#### [Aufgabe]
Überführe die Zeilen von der Zeile mit „SM_20240421-D5A_6002 | Rückrunde“ bis einschließlich der Zeile mit „Stella Marina Boutique Hotel 富国 外观 照片“ in eine JSON-Liste von Zeichenketten, eine je Zeile und ohne Leerzeilen. Die Bilder lässt du in der Antwort weg.

#### [Material]

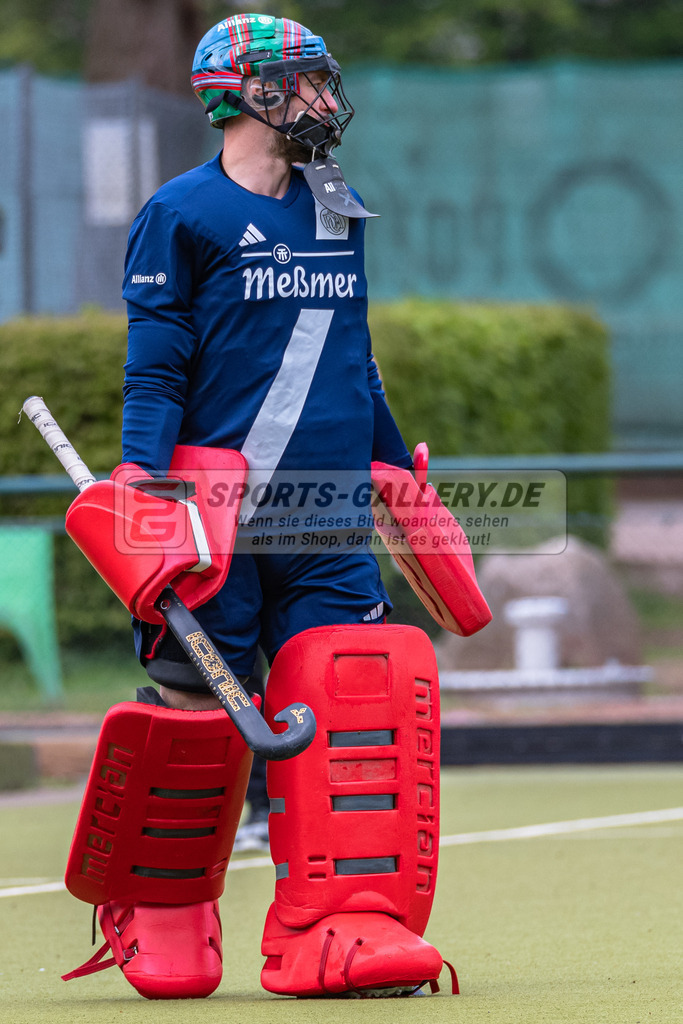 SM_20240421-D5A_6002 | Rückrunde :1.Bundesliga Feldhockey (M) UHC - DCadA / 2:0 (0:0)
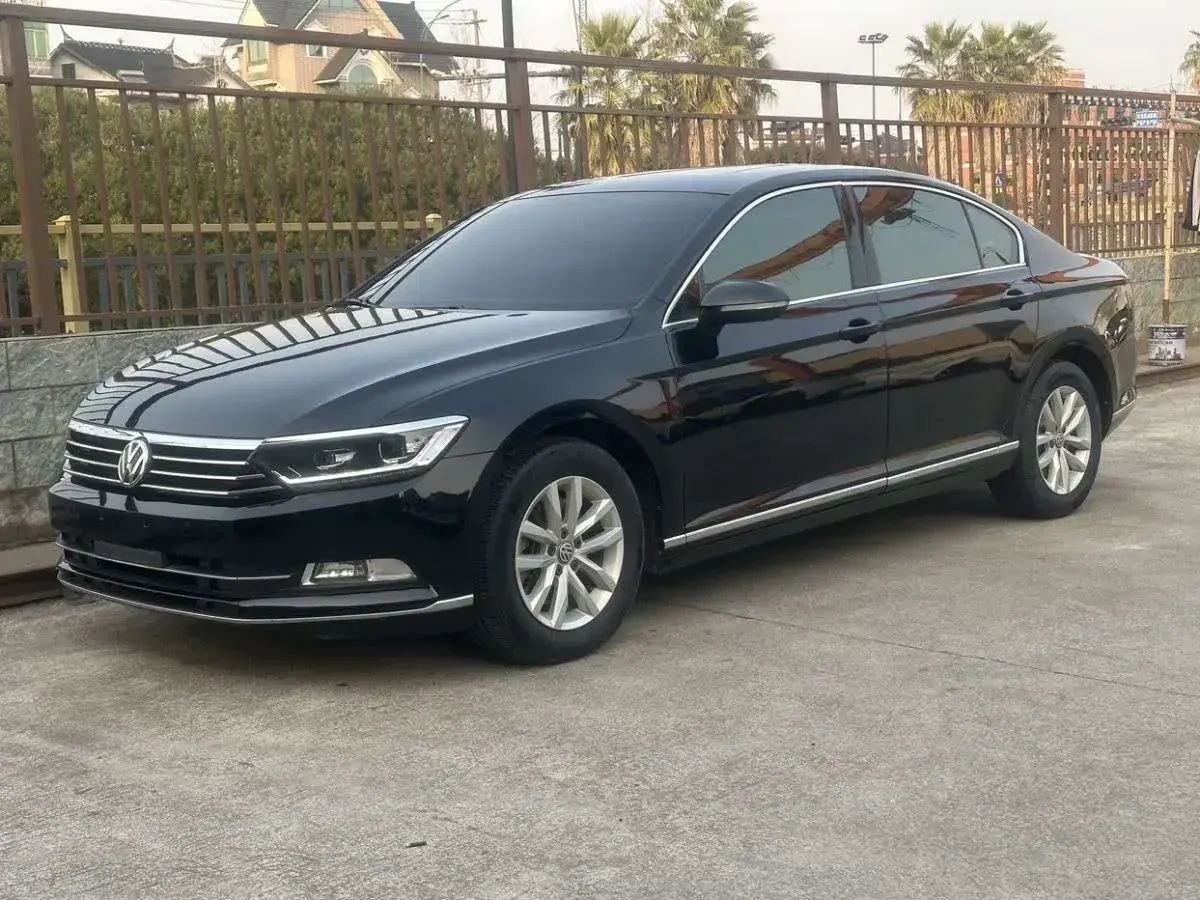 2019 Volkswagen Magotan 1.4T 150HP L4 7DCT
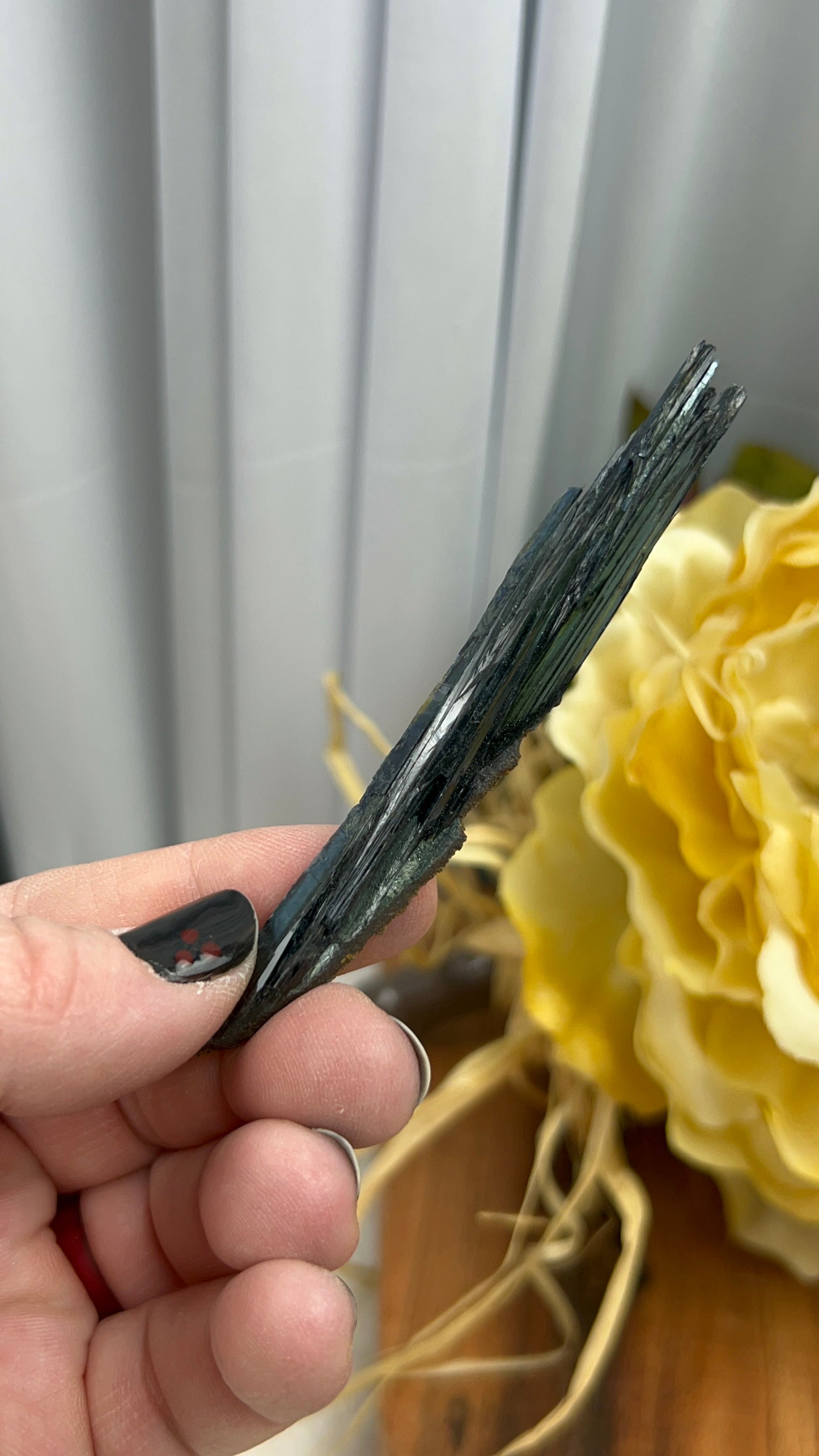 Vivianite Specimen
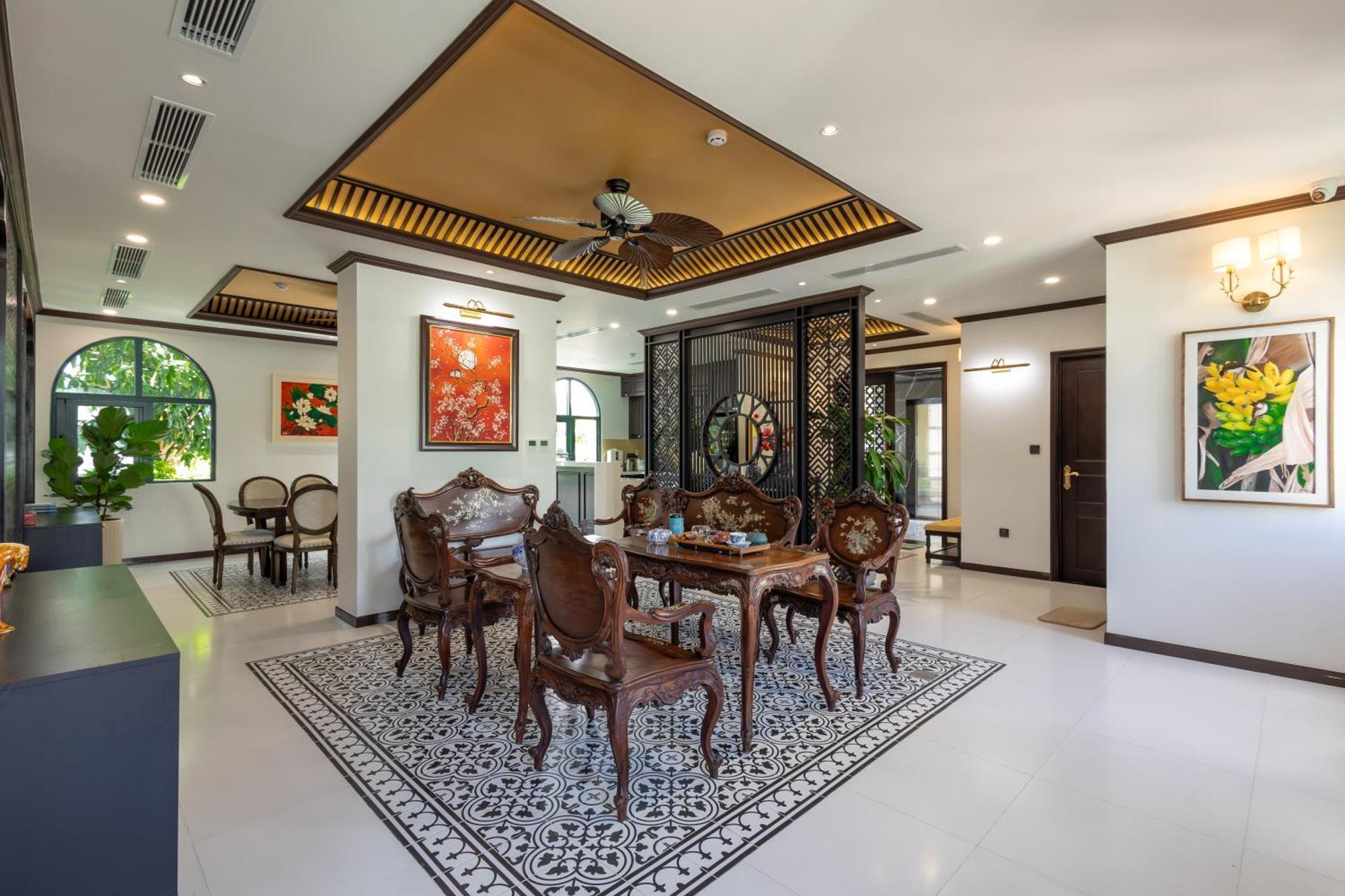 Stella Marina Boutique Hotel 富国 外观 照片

...

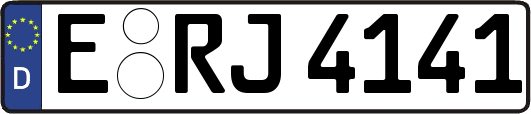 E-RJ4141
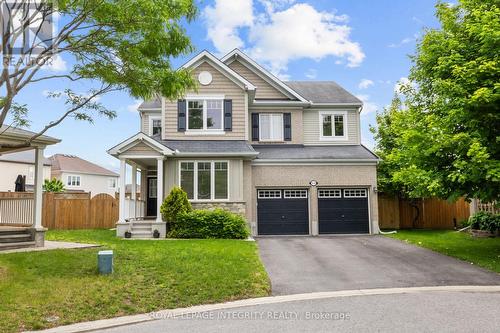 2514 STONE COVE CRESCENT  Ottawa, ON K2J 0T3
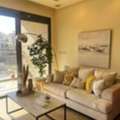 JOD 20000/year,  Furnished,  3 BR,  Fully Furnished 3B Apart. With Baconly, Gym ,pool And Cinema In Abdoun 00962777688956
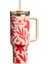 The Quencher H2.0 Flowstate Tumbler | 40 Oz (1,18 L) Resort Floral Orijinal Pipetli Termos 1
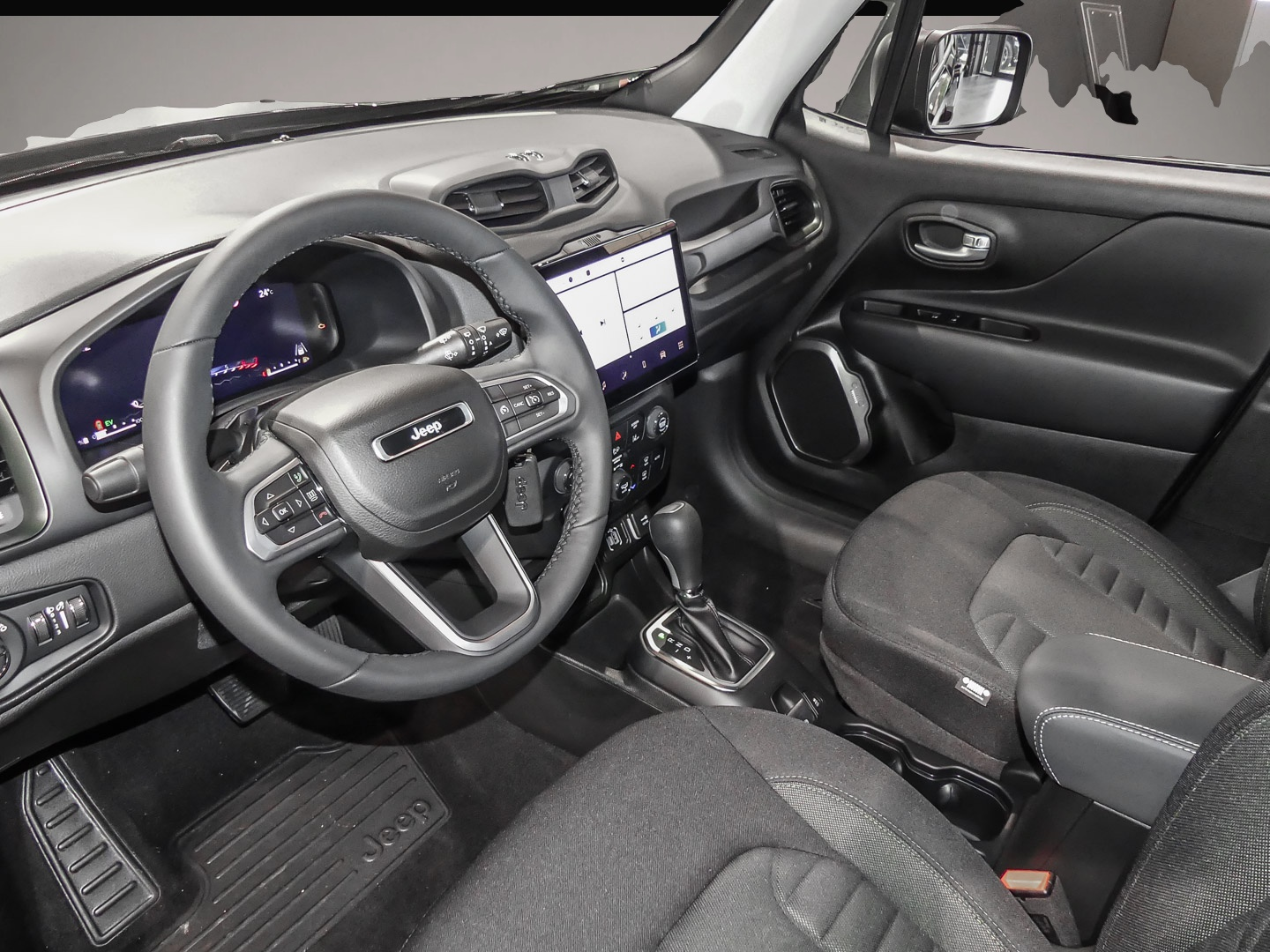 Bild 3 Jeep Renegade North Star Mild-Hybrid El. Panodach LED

---

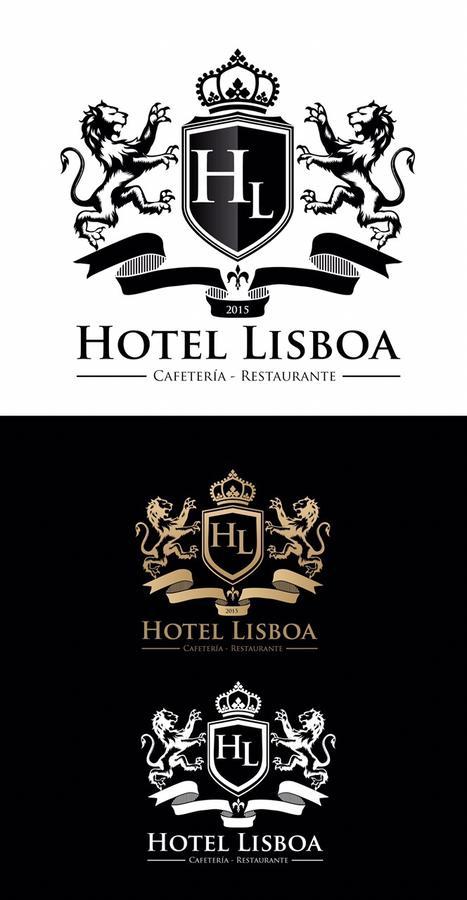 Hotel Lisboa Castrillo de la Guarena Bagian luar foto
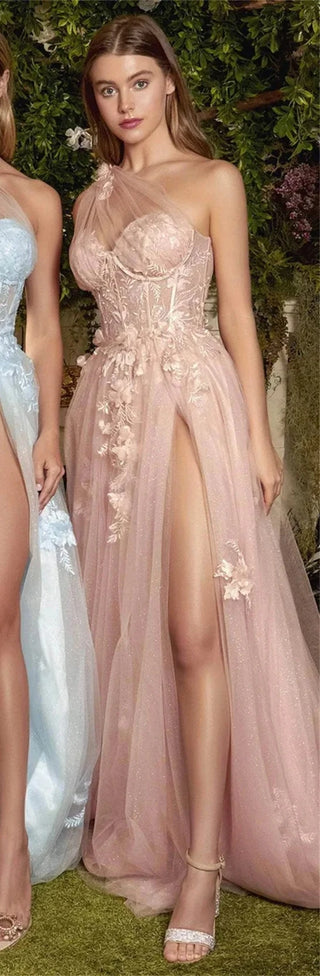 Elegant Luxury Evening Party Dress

#### [Erwartete Ausgabe]
[
  " SM_20240421-D5A_6002 | Rückrunde :1.Bundesliga Feldhockey (M) UHC - DCadA / 2:0 (0:0)",
  " 2019 Volkswagen Magotan 1.4T 150HP L4 7DCT",
  " Vivianite Specimen",
  " Stella Marina Boutique Hotel 富国 外观 照片"
]